Годы странствий, заставившие Алексея Кирилловича освоить множество профессий, делали его человеком незаменимым в немноголюдном еще Мурманском краю, да и в самом Мурманске, где голод на людей, знающих дело, умеющих работать, был высок, как никогда.

Но странное дело, его карьера двигалась не то чтобы вниз, но и не вверх. Едва появившись в Мурманске, он стал председателем Губплана, а по прошествии тринадцати лет оказался всего лишь директором краеведческого музея, впрочем, сохранив за собой весьма почетное звание Уполномоченного комитета Севера при ВЦИК.

Брался за любое поручение и был способен в короткий срок освоить новое для себя дело. Люди, не владевшие предметом достаточно глубоко, а среди руководящих назначенцев их было большинство, не успевали за его мыслью. Есть люди, умеющие небольшие свои знания и способности преподнести человечеству как подарок. Алдымов же был беззаботно щедр, и начальство сходилось на том, что Алдымов, быть может, и специалист, а вот солидности не хватает. И организаторской хватки. Почему? Да потому, что предпочитал сделать сам, вместо того чтобы заставить работать других. От появлявшихся в этих краях товарищей Кирова, Сталина, Ворошилова и Микояна держали Алдымова на расстоянии.
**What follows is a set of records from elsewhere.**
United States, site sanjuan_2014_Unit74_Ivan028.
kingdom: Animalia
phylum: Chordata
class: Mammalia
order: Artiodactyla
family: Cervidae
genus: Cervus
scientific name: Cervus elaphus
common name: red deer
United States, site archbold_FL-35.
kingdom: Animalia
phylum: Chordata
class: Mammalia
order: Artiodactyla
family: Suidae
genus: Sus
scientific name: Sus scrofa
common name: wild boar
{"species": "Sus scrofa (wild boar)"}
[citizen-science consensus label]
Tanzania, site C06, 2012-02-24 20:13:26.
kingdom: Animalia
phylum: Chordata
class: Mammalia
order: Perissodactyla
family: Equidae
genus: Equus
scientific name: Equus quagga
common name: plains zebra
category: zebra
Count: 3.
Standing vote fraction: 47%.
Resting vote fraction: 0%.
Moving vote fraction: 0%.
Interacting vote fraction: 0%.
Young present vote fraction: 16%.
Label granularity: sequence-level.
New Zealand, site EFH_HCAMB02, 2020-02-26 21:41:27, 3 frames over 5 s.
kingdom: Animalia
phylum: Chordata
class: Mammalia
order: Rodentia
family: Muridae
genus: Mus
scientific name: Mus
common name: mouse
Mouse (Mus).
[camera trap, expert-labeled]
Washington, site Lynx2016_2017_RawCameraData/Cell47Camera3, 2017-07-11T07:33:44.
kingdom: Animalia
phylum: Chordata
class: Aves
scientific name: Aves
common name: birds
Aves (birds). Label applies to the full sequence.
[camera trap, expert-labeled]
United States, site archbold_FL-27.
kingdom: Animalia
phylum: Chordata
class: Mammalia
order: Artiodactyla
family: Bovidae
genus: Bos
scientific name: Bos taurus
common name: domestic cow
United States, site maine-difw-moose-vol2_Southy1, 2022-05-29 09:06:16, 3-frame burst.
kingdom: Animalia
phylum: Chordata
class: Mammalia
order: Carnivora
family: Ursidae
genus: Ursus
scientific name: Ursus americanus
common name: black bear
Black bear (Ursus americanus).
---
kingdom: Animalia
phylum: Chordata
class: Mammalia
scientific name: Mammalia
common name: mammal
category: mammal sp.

Впрочем, его охотно «бросали» в узкие места.

Не сразу, но колхозное поветрие доползло и в заполярные тундры. Как ни пытался Алдымов объяснить в Мурманске, что колхозы кочующим оленеводам не нужны, а всякое насилие вредно, горох логики отлетал от директивных твердынь. Его обстоятельные и доказательные докладные записки, как пущенные по воде плоские камешки, с легким плеском скакали с одного стола на другой, пока где-то не уходили под сукно, как в воду.

Вот с музыкой и речами устроенный колхоз «Красная тундра» благополучно развалился, не успев, по сути, и возникнуть. А потом не могли доискаться, на каком стойбище, на каком кочевье «руководство» и «актив» еще одного колхоза «Красный оленевод». «Хватит плодить „бумажные“ колхозы!» А в ответ слышал: «Тебе хорошо, ты беспартийный. А нам линию партии на коллективизацию надо проводить».


Зато с какой надеждой он готовил по указанию окружкома материалы «о левацких перегибах при коллективизации оленеводческих и рыболовецких хозяйствах». Впрочем, явно недопонимая, это какое же доверие ему было оказано, а где доверие, там и возможности!.. Да на месте Алдымова любой бы сумел и произвести впечатление, и запомниться. И Алдымов запомнился!

Заранее предупрежденный о том, что никаких выписок делать нельзя, расположившись за столом в кабинете завсельхозотделом окружкома, едва пробежав глазами заголовок, Алдымов вздохнул и покачал головой: «Долго собирались…» Погрузившись в чтение, не заметил, как вздрогнул от услышанного Елисеев, хозяин кабинета. Указывать или выговаривать ЦК, бросая походя этакие реплики, здесь было непозволительно.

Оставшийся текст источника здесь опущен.